Si tratteggia, comunque, il contesto, della progressiva «piattaformizzazione» dei settori economici, per la quale non potrà sussistere alcuna soluzione per via legislativa da parte dei decisori istituzionali che sia priva di una intelligenza strategica, sistemica, che coinvolga le rappresentanze, le parti sociali, e le istituzioni finanziarie.

Si tratta, perciò, di promuovere una grande alleanza, un grande patto tra gli attori, in previsione sia delle ulteriori incentivazioni fiscali e finanziarie relative all’edilizia privata in atto sia dell’emergenza del programma comunitario di ricostruzione socio-economica che dovrebbe avere profonde ricadute sulla dotazione infrastrutturale, in senso ampio, del Paese, dalla medicina territoriale alla mobilità sostenibile.

La digitalizzazione del settore, che la SARS-CoV-2 ha involontariamente accelerato, a suo modo, non può essere, perciò, decisa solo attraverso provvedimenti legislativi, qualunque essi siano.
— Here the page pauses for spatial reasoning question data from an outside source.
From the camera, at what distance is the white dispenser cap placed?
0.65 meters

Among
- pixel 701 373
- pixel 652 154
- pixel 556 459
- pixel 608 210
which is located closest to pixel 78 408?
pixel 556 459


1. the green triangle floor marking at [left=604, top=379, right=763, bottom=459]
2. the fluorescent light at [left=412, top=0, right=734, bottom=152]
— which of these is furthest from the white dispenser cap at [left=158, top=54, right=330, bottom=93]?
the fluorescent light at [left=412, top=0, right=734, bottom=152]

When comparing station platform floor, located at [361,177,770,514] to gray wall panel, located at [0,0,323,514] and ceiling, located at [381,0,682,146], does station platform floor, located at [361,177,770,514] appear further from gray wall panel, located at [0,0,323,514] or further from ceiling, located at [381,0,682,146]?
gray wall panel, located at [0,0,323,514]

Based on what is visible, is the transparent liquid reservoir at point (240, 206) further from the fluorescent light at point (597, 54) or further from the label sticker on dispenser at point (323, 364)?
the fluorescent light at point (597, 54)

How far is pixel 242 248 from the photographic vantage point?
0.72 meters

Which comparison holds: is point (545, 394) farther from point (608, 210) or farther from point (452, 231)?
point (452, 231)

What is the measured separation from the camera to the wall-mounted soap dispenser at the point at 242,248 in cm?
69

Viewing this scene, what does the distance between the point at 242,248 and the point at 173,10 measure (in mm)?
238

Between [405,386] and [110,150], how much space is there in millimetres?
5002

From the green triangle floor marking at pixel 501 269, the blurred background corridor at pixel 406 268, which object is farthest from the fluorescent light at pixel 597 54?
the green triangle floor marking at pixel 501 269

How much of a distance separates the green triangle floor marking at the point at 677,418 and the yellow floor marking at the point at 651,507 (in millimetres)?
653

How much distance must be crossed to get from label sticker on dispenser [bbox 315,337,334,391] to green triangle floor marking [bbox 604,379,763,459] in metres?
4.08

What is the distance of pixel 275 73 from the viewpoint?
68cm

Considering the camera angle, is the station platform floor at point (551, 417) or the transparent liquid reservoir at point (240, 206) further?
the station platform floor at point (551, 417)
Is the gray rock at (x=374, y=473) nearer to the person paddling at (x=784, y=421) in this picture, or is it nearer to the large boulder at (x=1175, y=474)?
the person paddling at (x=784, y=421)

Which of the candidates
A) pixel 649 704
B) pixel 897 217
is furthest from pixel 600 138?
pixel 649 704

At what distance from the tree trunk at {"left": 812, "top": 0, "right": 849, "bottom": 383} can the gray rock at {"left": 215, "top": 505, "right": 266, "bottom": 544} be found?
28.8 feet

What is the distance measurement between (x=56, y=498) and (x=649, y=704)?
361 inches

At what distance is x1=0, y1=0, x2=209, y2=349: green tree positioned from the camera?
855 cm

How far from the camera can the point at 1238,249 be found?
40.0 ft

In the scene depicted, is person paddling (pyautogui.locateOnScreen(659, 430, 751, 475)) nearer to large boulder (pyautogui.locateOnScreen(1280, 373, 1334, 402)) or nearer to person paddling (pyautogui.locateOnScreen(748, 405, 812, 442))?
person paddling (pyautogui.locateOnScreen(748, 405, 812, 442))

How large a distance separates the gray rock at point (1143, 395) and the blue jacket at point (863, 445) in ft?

Al contrario, l’assenza, accanto a essi, di una vera e propria strategia industriale rischia di inficiarne le lodevoli intenzioni, così come il riporre nella Domanda le maggiori speranze di riconfigurazione del settore, supponendo una resistenza, più o meno passiva, dell’Offerta, rischia di risultare uno sforzo unilaterale, in un contesto in cui anche il ceto professionale e imprenditoriale è decisivo ed è il primo soggetto a essere interessato alla professionalizzazione del compratore pubblico, oggetto invero di una raccomandazione della Commissione Europea, risalente al 2017.